Tony Wang comments on Takeaways from a Mechanistic Interpretability project on “Forbidden Facts”

Tony Wang 2 Jan 2024 22:54 UTC
2 points
0
Glad you enjoyed the work and thank you for the comment! Here are my thoughts on what you wrote:
I don’t quite understand how the “California Attack” is evidence that understanding the “forbidden fact” behavior mechanistically is intractable.
This depends on your definition of “understanding” and your definition of “tractable”. If we take “understanding” to mean the ability to predict some non-trivial aspects of behavior, then you are entirely correct that approaches like mech-interp are tractable, since in our case is was mechanistic analysis that led us to predict and subsequently discover the California Attack^[1].
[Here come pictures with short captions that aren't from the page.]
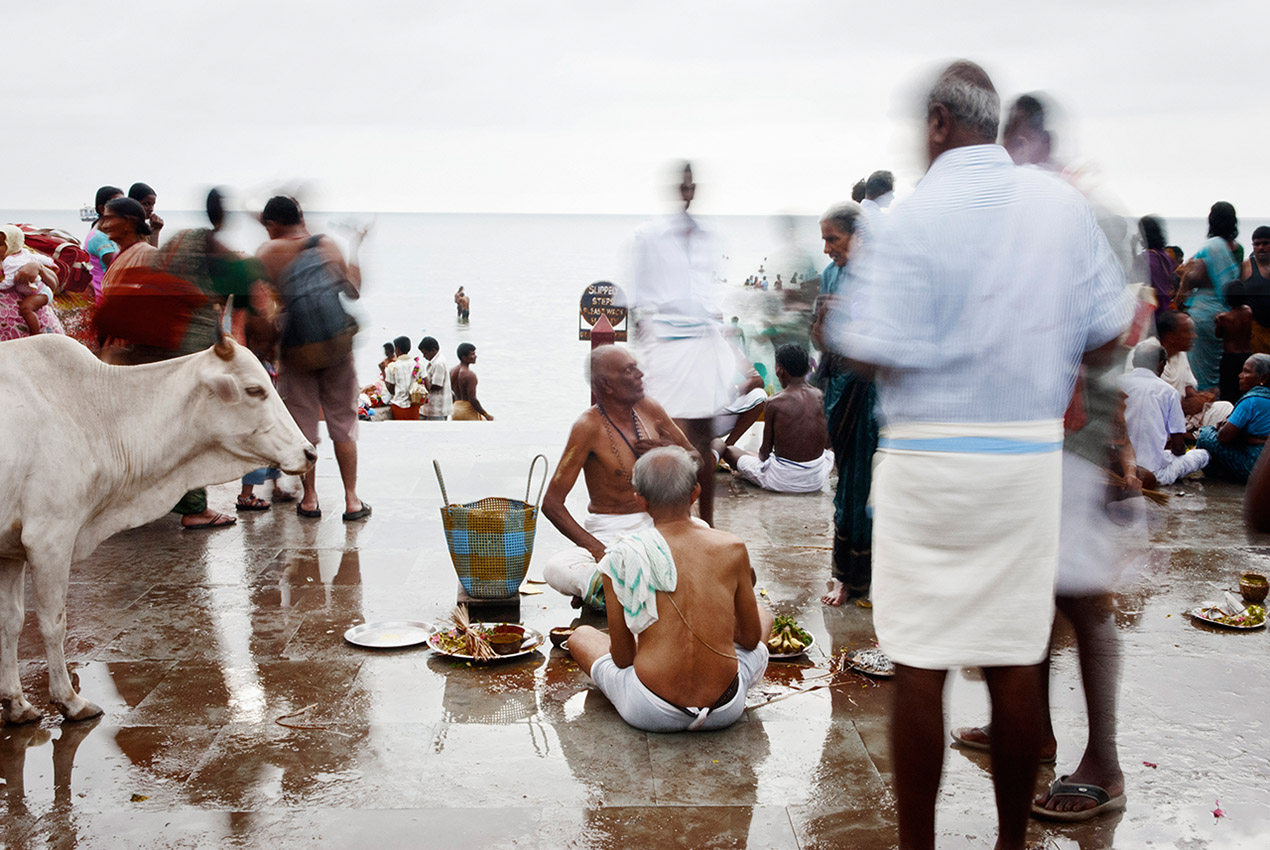 The preparation of the offerings to the sea by the Brahmans under the gaze of a sacred cow in Rameswaram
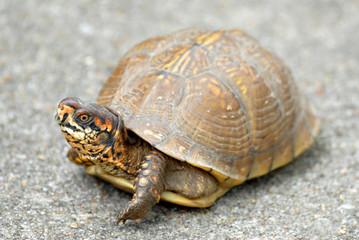 A box turtle on a sidewalk.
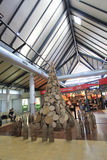 机场国际收割siem 免版税库存图片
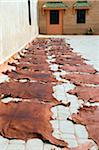 Dyed Leather Hides Drying, Medina, Marrakech, Morocco Stock Photo - Premium Rights-Managed, Artist: Nico Tondini, Code: 700-03778108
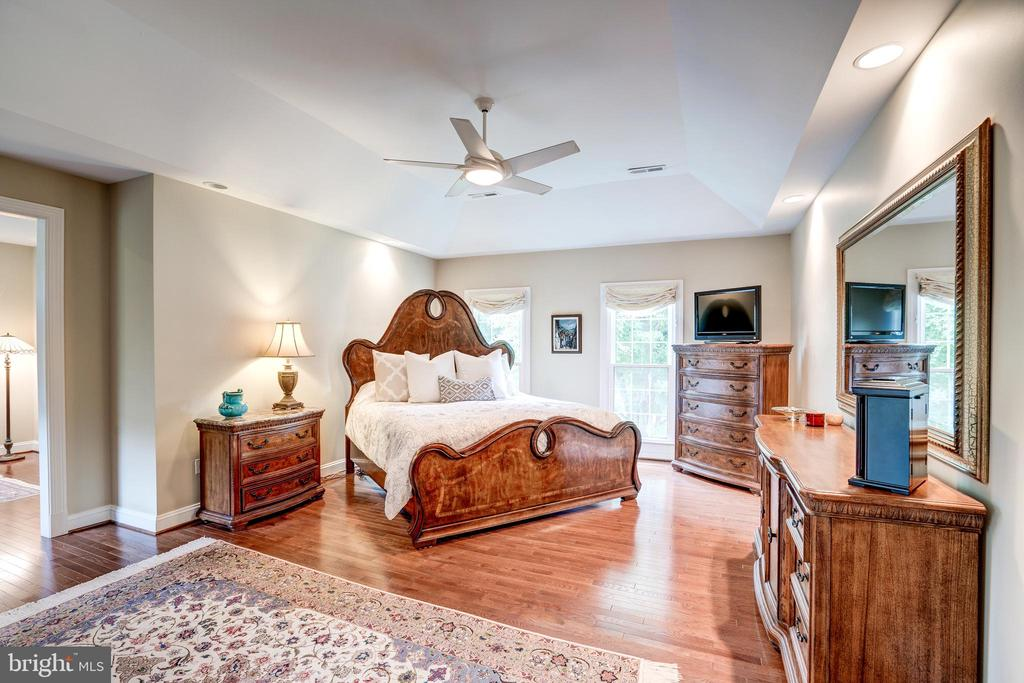 Inviting master bedroom - 9318 LUDGATE DR, ALEXANDRIA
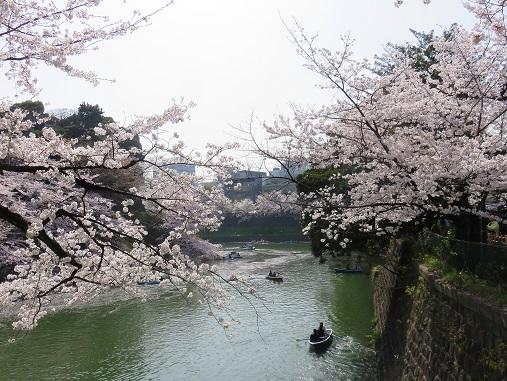 東京の桜の観光スポットである千鳥ヶ淵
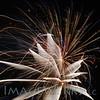 workhouse fireworks 2014-lg-2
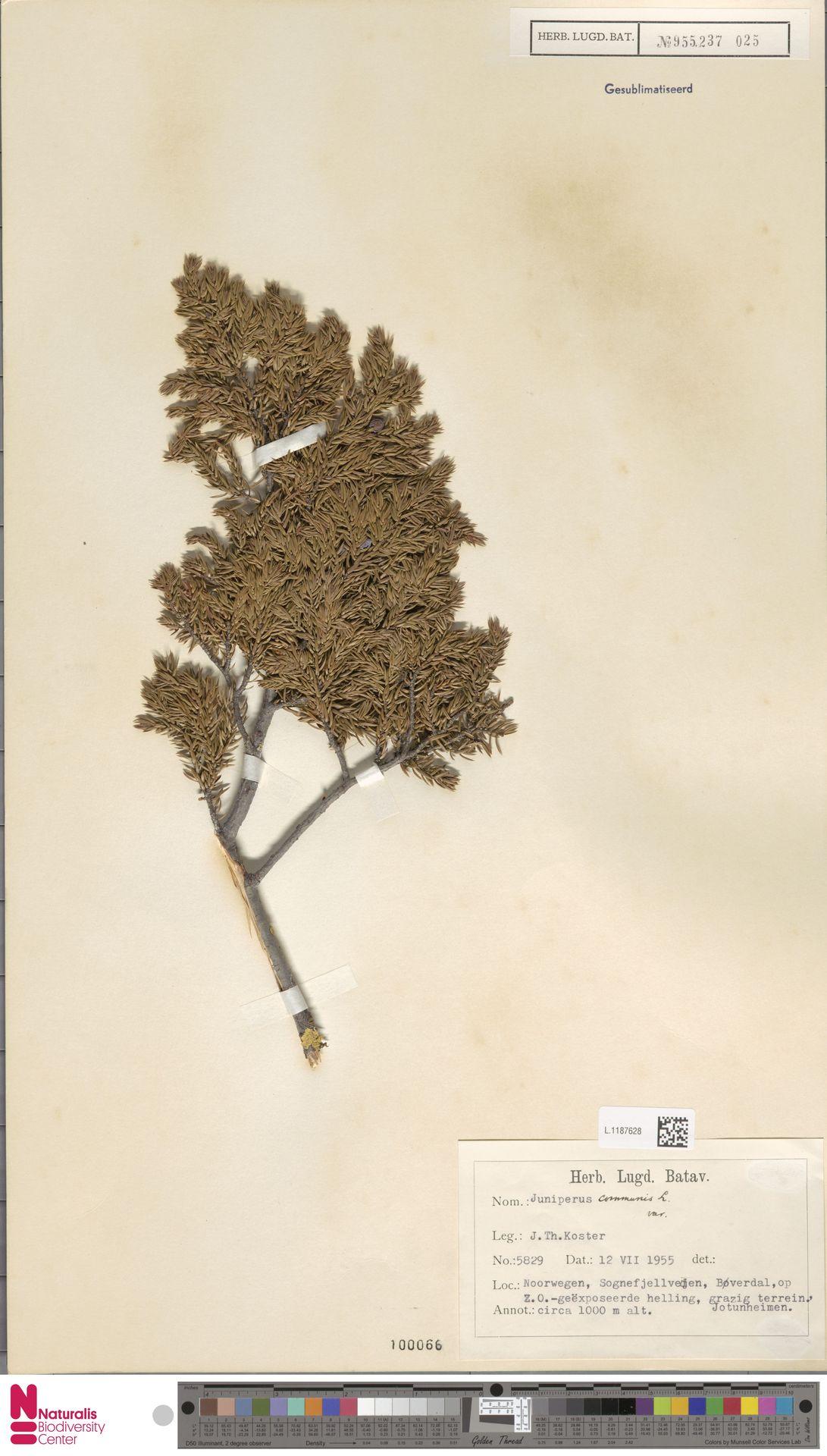 L.1187628 | Juniperus communis L.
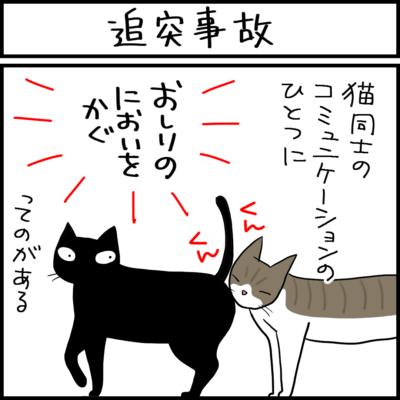 2匹の衝突事故の4コマ猫漫画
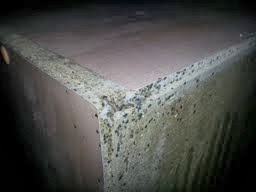 Bed Bugs Infest furniture
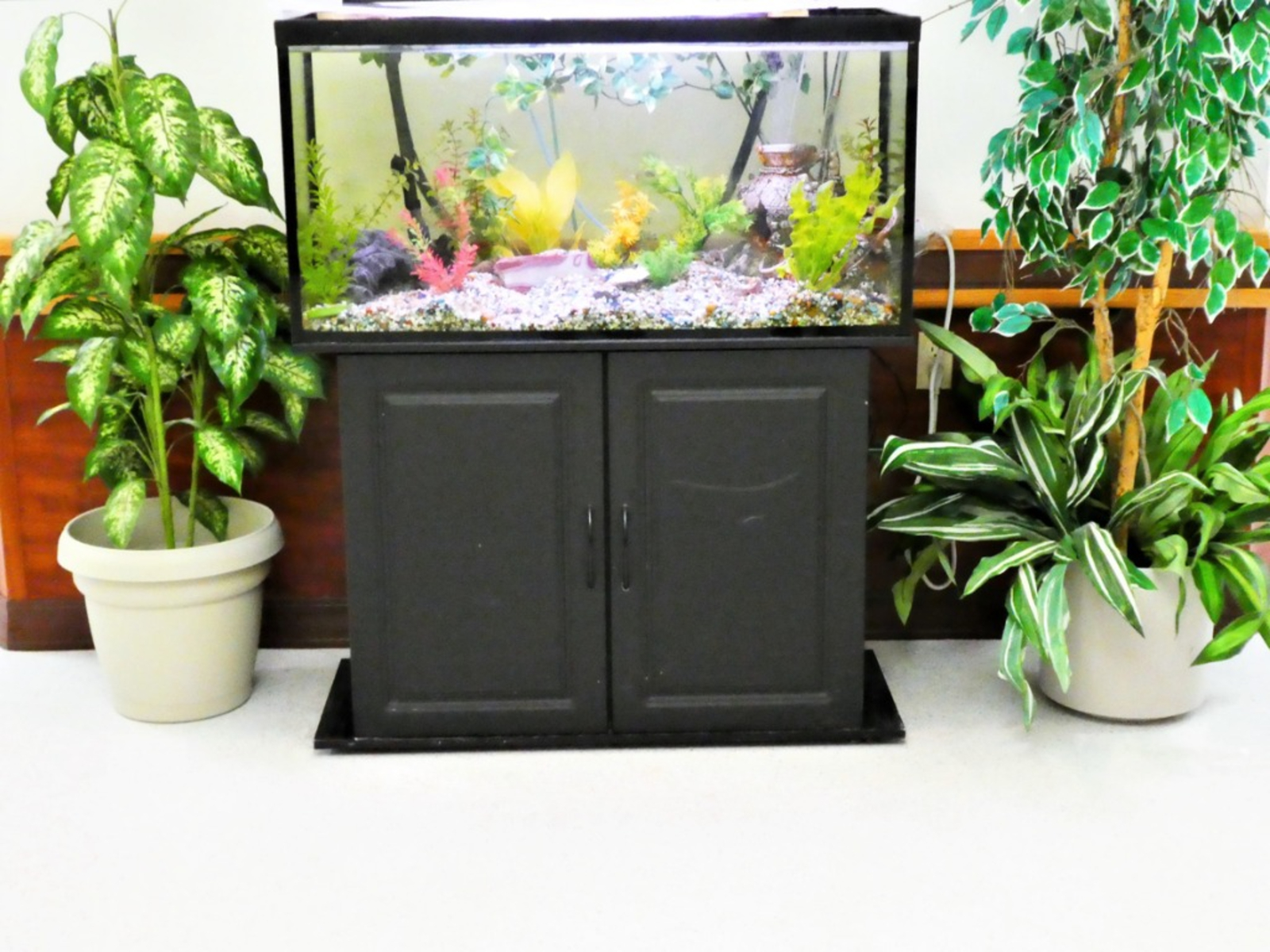 Can You Irrigate Plants With Aquarium Water Watering Plants With Aquarium Water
However, if we define “understanding” as “having a faithful^[2] description of behavior to the level of always accurately predicting the most-likely next token” and “tractability” as “the description fitting within a 100 page arXiv paper”, then I would say that the California Attack is evidence that understanding the “forbidden fact” behavior is intractable. This is because the California Attack is actually quite finicky—sometimes it works and sometimes it doesn’t, and I don’t believe one can fit in 100 pages the rule that determines all the cases in which it works and all the cases in which it doesn’t.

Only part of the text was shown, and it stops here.